There is a great site I use to utilize constantly when starting off with the whistle and it had a huge assortment of music with 'Notation" (indicating what holes to cover).
Is there anything like that on the net hiding away. I have tried to perform a search and come up empty even the whistle site has now vanished.
Forgive me if I am misinterpreting your request but:
Perhaps by “notation” you mean something equivalent to guitar tabs and such. Alas, we are not so advanced in the UP world. We are dependent on personal instruction, attending concerts to steal what we can visually, or on VERY rare occasions, reading about it here on C&F.
Sorry, but it sounds to me like you are trying to jump start your education by simply learning the strokes by rote off some great piper. Same with your jumping about from tutor to tutor. Gotta pay your dues, boy. No short-cuts here.
I remember reading about a young samurai who went to a great swordsman for lessons. The master told him it would take ten years to learn all that the master had to teach. The would-be student thought this was far too long a time to devote to lessons. He promised to work at nothing else but the sword 24/7 and asked, if he approached the learning like this, how long it would take him to learn the sword. The master replied it would take twenty years.
In a similar vein (and I’m sure everyone here has heard this a thousand times) Séamus Ennis said it took twenty-one years to learn the instrument and the music and put it all together. The number of years is immaterial. It is the attitude of buckling down and putting the effort in that matters, not counting the hours or days off on the calendar, to bring out your piping.
Take a deep breath, settle down, and forget about the clock. Learn to play pipes.

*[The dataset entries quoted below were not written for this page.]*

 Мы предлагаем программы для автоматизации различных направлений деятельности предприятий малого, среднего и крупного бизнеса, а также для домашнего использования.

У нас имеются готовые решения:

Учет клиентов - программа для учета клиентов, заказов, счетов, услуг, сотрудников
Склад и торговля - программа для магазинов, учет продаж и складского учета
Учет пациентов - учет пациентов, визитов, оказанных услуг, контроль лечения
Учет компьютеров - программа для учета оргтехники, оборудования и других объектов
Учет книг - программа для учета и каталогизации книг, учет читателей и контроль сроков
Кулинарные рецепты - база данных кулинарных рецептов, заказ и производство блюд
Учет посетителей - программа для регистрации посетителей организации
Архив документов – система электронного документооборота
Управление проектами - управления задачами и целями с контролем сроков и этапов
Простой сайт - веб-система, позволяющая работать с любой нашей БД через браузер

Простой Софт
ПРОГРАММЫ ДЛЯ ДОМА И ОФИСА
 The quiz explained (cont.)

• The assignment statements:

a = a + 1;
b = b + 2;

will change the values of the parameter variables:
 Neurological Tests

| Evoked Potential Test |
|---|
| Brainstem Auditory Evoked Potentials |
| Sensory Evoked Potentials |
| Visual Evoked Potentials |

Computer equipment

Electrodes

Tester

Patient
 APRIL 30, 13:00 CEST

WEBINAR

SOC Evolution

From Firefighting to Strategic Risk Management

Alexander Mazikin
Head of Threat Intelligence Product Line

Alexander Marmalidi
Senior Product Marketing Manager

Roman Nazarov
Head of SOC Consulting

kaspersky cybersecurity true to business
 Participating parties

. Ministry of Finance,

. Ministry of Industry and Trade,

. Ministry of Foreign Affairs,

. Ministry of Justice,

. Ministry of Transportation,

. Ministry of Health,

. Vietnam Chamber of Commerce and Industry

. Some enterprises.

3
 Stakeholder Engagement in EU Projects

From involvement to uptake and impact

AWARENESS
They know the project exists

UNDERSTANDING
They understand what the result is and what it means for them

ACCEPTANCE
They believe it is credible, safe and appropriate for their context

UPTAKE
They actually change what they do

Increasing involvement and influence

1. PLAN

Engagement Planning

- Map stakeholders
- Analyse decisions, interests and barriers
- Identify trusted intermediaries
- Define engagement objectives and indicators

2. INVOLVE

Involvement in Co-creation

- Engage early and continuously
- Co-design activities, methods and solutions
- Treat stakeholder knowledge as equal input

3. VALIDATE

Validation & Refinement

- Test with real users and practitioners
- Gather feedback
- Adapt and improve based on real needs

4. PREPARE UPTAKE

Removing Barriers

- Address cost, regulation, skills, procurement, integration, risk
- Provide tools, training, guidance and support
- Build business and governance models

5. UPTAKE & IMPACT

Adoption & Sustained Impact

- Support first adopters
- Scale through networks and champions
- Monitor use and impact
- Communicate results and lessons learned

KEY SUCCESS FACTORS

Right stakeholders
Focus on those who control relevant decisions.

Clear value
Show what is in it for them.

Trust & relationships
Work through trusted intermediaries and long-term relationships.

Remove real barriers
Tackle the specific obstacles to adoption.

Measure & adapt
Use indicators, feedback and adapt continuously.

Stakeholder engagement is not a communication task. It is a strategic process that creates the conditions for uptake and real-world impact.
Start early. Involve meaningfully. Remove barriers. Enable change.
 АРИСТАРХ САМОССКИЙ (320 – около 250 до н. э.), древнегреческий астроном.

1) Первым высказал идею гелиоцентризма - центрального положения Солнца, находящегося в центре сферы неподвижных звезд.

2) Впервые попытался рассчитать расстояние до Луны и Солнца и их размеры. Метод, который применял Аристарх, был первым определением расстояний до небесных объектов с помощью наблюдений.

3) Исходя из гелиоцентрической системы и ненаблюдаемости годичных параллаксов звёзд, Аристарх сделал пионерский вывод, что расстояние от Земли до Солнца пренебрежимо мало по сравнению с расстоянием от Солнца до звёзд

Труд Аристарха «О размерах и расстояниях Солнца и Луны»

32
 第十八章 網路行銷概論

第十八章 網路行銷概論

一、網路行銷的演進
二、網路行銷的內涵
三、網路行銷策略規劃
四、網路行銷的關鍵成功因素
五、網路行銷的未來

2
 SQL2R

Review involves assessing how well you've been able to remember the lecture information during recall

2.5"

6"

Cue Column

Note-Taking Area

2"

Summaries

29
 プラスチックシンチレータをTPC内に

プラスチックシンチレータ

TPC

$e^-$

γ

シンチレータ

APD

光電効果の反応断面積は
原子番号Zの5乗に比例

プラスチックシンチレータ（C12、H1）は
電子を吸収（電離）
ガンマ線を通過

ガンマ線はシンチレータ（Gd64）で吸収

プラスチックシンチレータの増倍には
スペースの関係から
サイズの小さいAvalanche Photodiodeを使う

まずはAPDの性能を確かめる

I might be misinterpreting too, but I think KD is just looking for tunes that aren’t in that ABC or standard notation, but in another notation. I have seen that notation for whistle and it would just help someone who didn’t read music learn the skeleton of the tune. You wouldn’t be able to learn how a great master played a tune from this kind of notation. I’m not sure if djm is saying it is wrong to ever use sheet music. It doesn’t seem that guitar tabs are much different than ABC or any other method of conveying the skeleton of the tune through writing. It doesn’t seem like a short cut. I know learning by ear is very important, but I’m just addressing the written music idea.
I guess guitar tabs and the whistle notation do show fingering for every note, but then you would rapidly internalize that, I think, and the symbols would just stand for sounds, like notes.
I’ve seen whistle tutorials with the fingering illustrated under every single note–I think that’s what KD means. It’s helpful if you’re a complete beginner with no experience of musical notation or any musical instrument, but beyond the very beginning stages it slows you down considerably. You could always write in the hole coverings yourself as an exercise, but it’s probably best just to try to learn staff notation or ABC. I’m still very hesitant reading the bass clef (for harp) and the notes on ledger lines.
This is really the only way. Beyond ABC and standard notation… there is nothing but your own ear. There are no short cuts in Uilleann Piping. After some time, you will look back at this period and wonder why you thought it was so hard.